Below are records to give again exactly; omit each image they contain.
:::::
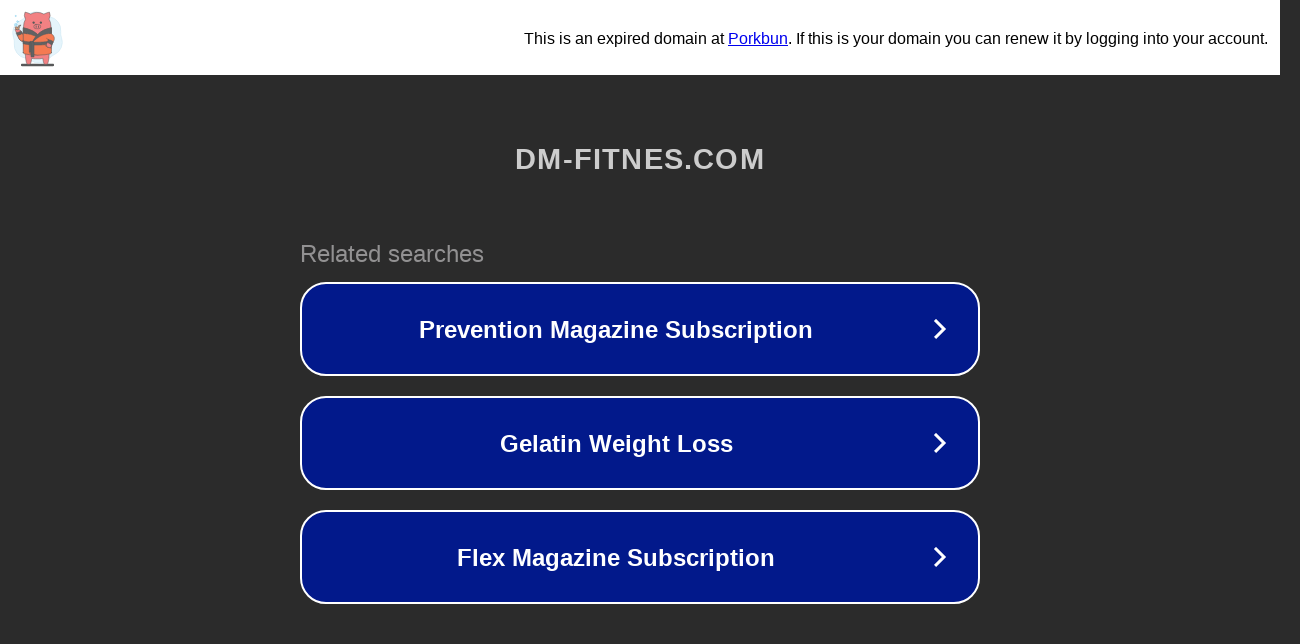

--- FILE ---
content_type: text/html; charset=utf-8
request_url: https://dm-fitnes.com/tag/pisang/
body_size: 1058
content:
<!doctype html>
<html data-adblockkey="MFwwDQYJKoZIhvcNAQEBBQADSwAwSAJBANDrp2lz7AOmADaN8tA50LsWcjLFyQFcb/P2Txc58oYOeILb3vBw7J6f4pamkAQVSQuqYsKx3YzdUHCvbVZvFUsCAwEAAQ==_NyacErqYbezCYcUd4ydP7pvU9Ov58tJKShd9Q6iUP09FQMMr2wcagD9CpWdyDEodiyZbdjbrBMudg20kgCiAUw==" lang="en" style="background: #2B2B2B;">
<head>
    <meta charset="utf-8">
    <meta name="viewport" content="width=device-width, initial-scale=1">
    <link rel="icon" href="[data-uri]">
    <link rel="preconnect" href="https://www.google.com" crossorigin>
</head>
<body>
<div id="target" style="opacity: 0"></div>
<script>window.park = "[base64]";</script>
<script src="/bdAbOUwjA.js"></script>
</body>
</html>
:::::
▶ Solved problem
--- FILE ---
content_type: text/html; charset=utf-8
request_url: https://dm-fitnes.com/tag/pisang/
body_size: 1058
content:
<!doctype html>
<html data-adblockkey="MFwwDQYJKoZIhvcNAQEBBQADSwAwSAJBANDrp2lz7AOmADaN8tA50LsWcjLFyQFcb/P2Txc58oYOeILb3vBw7J6f4pamkAQVSQuqYsKx3YzdUHCvbVZvFUsCAwEAAQ==_NyacErqYbezCYcUd4ydP7pvU9Ov58tJKShd9Q6iUP09FQMMr2wcagD9CpWdyDEodiyZbdjbrBMudg20kgCiAUw==" lang="en" style="background: #2B2B2B;">
<head>
    <meta charset="utf-8">
    <meta name="viewport" content="width=device-width, initial-scale=1">
    <link rel="icon" href="[data-uri]">
    <link rel="preconnect" href="https://www.google.com" crossorigin>
</head>
<body>
<div id="target" style="opacity: 0"></div>
<script>window.park = "[base64]";</script>
<script src="/bdAbOUwjA.js"></script>
</body>
</html>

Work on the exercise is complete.